WORK TO DO
Please rewrite the entries below, swapping "closest" for "nearest" and changing nothing else. Leave the pictures out of your answer.
================
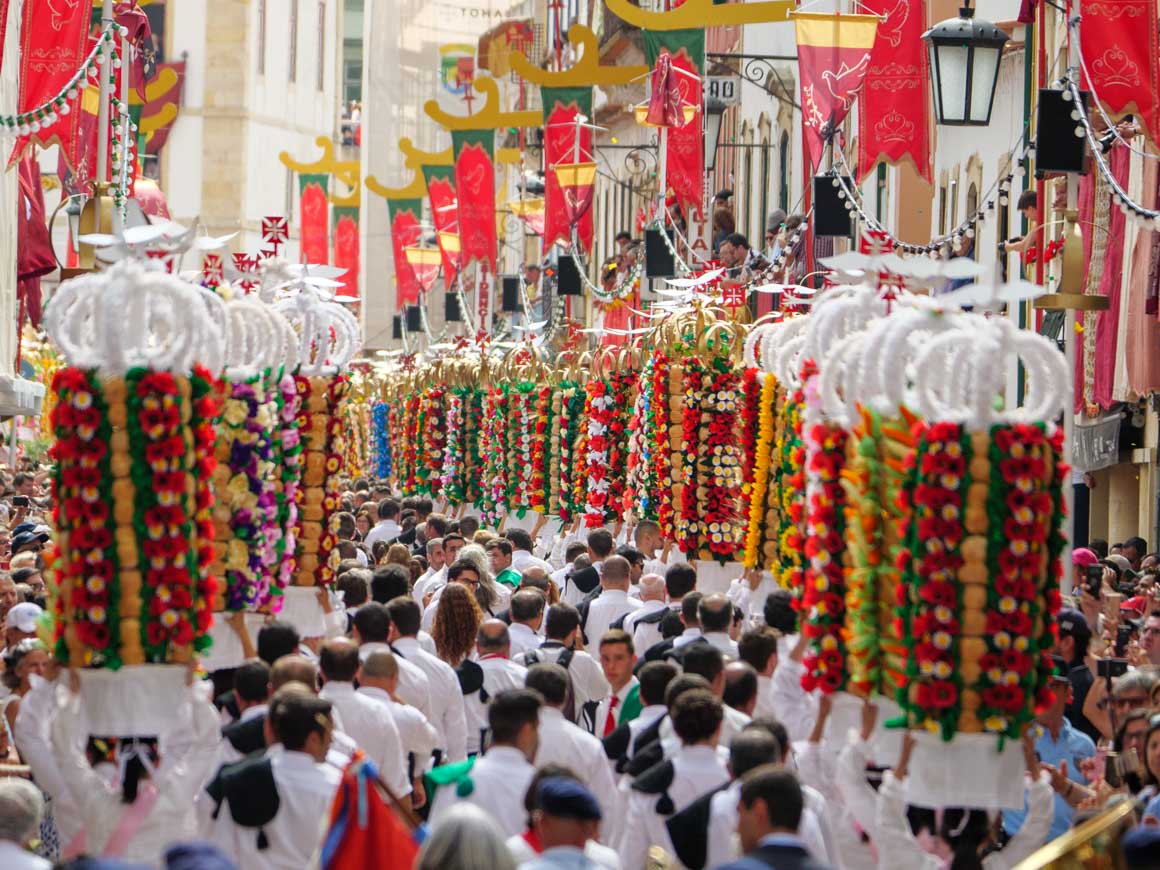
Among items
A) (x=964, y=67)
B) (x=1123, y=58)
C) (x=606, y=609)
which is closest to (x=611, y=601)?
(x=606, y=609)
================
ANSWER FOR THIS EXERCISE
Among items
A) (x=964, y=67)
B) (x=1123, y=58)
C) (x=606, y=609)
which is nearest to (x=611, y=601)?
(x=606, y=609)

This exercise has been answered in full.